French Vineyard Owner Pulls Up Wetherspoon's Boss Over No-Deal Brexit

8 January 2019, 12:15 | Updated: 8 January 2019, 12:19

A French vineyard owner pulled up the chairman of JD Wetherspoon when he said wine would be cheaper after Brexit.

Tim Martin, who founded the popular pub chain, is a leading Brexiteer and insisted the UK has nothing to fear from a no-deal Brexit.

He told Nick Ferrari no-deal is better than Theresa May's deal and talked of scrapping tariffs on New World wines.

He said: "If we leave the EU, one of the advantages is that we can scrap tariffs. So Gavin's wine will continue to come into the country tariff-free, but the difference will be you'll save 8-12p per bottle on wine from the rest of the world.

"But you save 17% on children's clothes, you save x% on bananas, so much on oranges and all the rest of it."

However, Gavin Quinney, who runs a 63-acre vineyard near Bordeaux, pointed out: "Tim, you're not selling children's clothes and bananas in Wetherspoons, you're selling wine.

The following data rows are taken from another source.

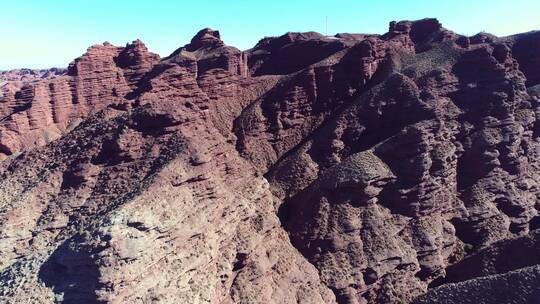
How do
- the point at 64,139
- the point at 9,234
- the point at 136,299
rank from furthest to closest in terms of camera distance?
the point at 64,139
the point at 9,234
the point at 136,299

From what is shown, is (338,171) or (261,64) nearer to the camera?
(338,171)

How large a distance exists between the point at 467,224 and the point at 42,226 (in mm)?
51927

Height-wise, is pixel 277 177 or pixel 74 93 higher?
pixel 74 93

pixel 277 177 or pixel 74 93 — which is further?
pixel 74 93

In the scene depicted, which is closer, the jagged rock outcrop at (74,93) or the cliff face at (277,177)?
the cliff face at (277,177)

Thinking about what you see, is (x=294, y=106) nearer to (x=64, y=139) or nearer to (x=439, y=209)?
(x=439, y=209)

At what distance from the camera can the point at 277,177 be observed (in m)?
70.1

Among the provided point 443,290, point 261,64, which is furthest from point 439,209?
point 261,64

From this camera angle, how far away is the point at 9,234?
40688 mm

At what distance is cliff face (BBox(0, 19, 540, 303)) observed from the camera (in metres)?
38.5

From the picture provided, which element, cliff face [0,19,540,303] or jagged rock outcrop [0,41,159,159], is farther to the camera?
jagged rock outcrop [0,41,159,159]

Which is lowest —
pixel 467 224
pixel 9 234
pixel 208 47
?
pixel 467 224

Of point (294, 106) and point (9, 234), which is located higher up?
point (294, 106)

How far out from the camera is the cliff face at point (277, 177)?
126 ft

"The most you're going to reduce a bottle of Australian wine is 8p and if the EU finishes the negotiation with Australia and removes that tariff, 8p we're talking about on a bottle of wine, compared with the UK duty from 1st February will be £2.23 - 28-times more.

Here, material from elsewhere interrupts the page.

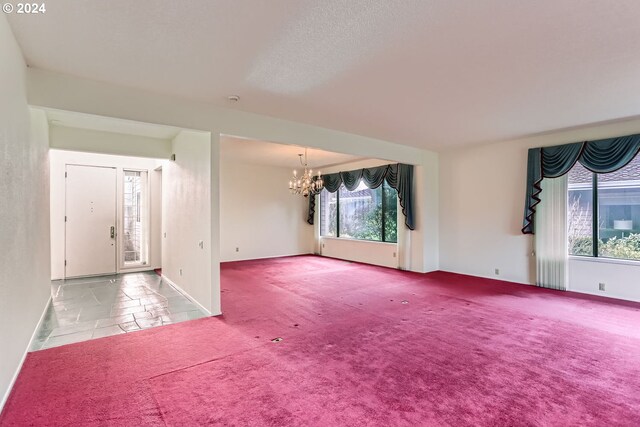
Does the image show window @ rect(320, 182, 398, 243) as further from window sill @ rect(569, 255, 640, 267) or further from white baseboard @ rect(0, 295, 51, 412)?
white baseboard @ rect(0, 295, 51, 412)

"The UK collects 63% of all excise duty on wine in the EU. It's massive, whereas the tariff is tiny."

Nick Ferrari spoke to Wetherspoons boss Tim Martin. Picture: LBC / PA

Mr Martin then insisted: "Our business depends on how well off our customers are and how well the economy does. If you home in on one bottle of wine, it's a little bit dissective.

"We save £600 per person, because that's what the £39billion we're supposed to pay to the EU is and there's no legal liability for that."